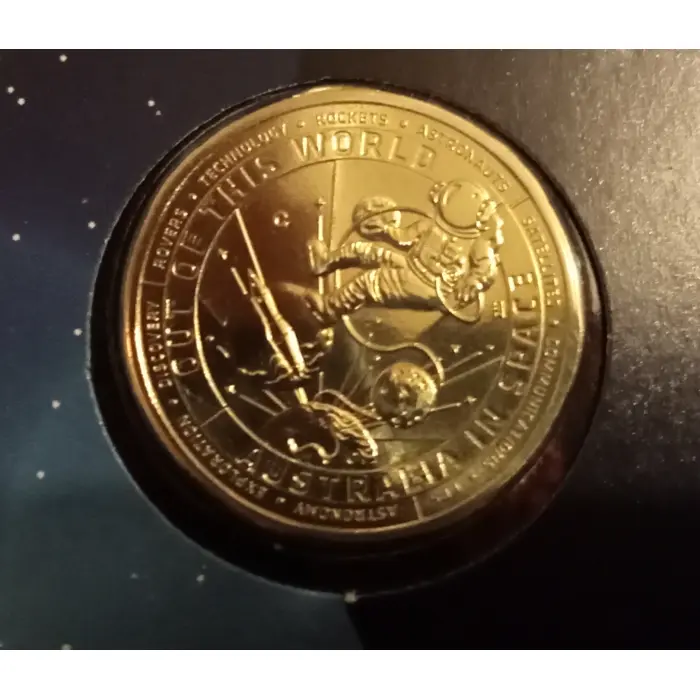 Moon Landing 1969 PNC & Australia in Space
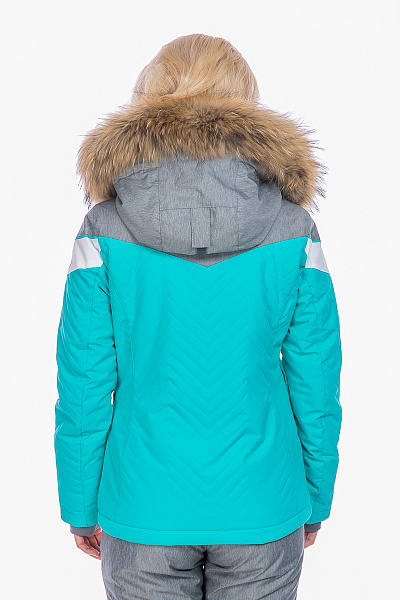 Женский горнолыжный Костюм High Experience Бирюзовый, 6980309K2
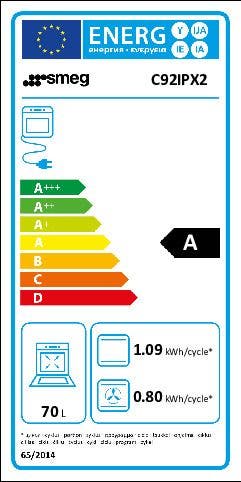 SMEG C92IPX2 fornuis met inductie kookplaat - 90cm SMEG C92IPX2 fornuis met inductie kookplaat - 90cm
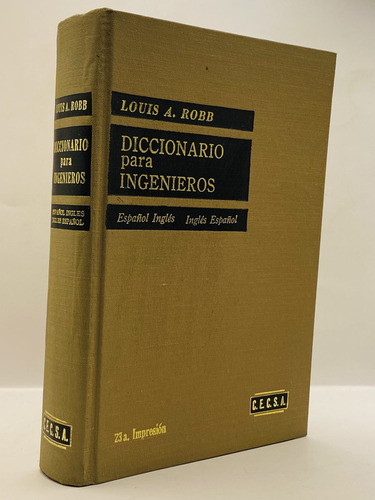 Diccionario Para Ingenieros Español/ Inglés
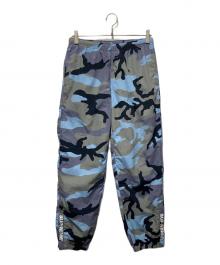 SUPREME（シュプリーム）の古着「Warm Up Pant/ウォームアップパンツ」｜ブルー×グレー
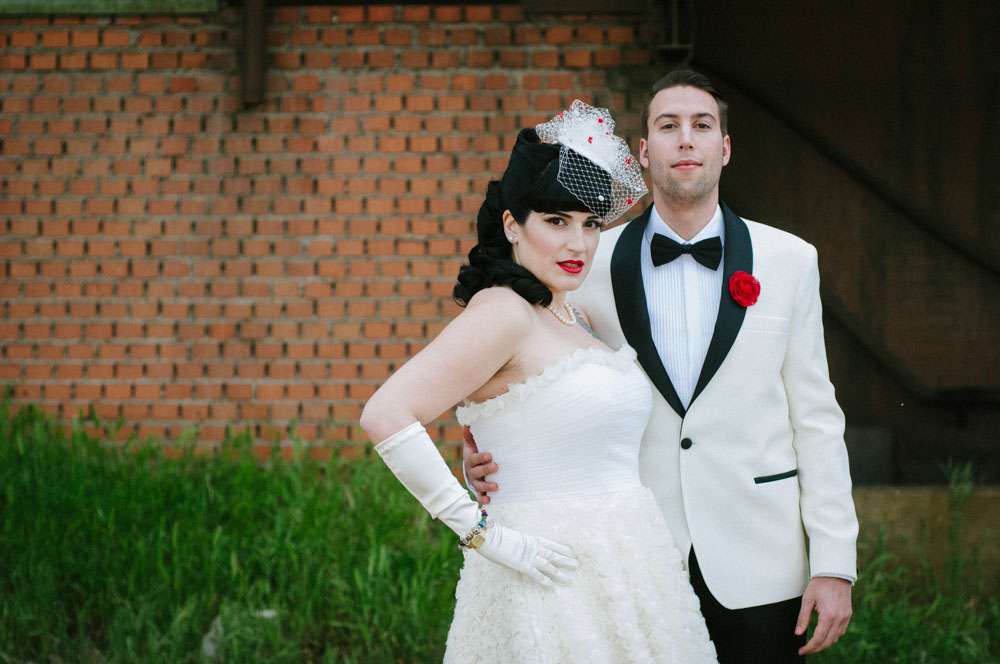 Rock 'N Roll Wedding Lidia + Joakin By Dani Alda Photography 073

• Work item
Transcribe the listing verbatim, pictures excluded.

• Answer box
 Moon Landing 1969 PNC & Australia in Space
 Женский горнолыжный Костюм High Experience Бирюзовый, 6980309K2
 SMEG C92IPX2 fornuis met inductie kookplaat - 90cm SMEG C92IPX2 fornuis met inductie kookplaat - 90cm
 Diccionario Para Ingenieros Español/ Inglés
 SUPREME（シュプリーム）の古着「Warm Up Pant/ウォームアップパンツ」｜ブルー×グレー
 Rock 'N Roll Wedding Lidia + Joakin By Dani Alda Photography 073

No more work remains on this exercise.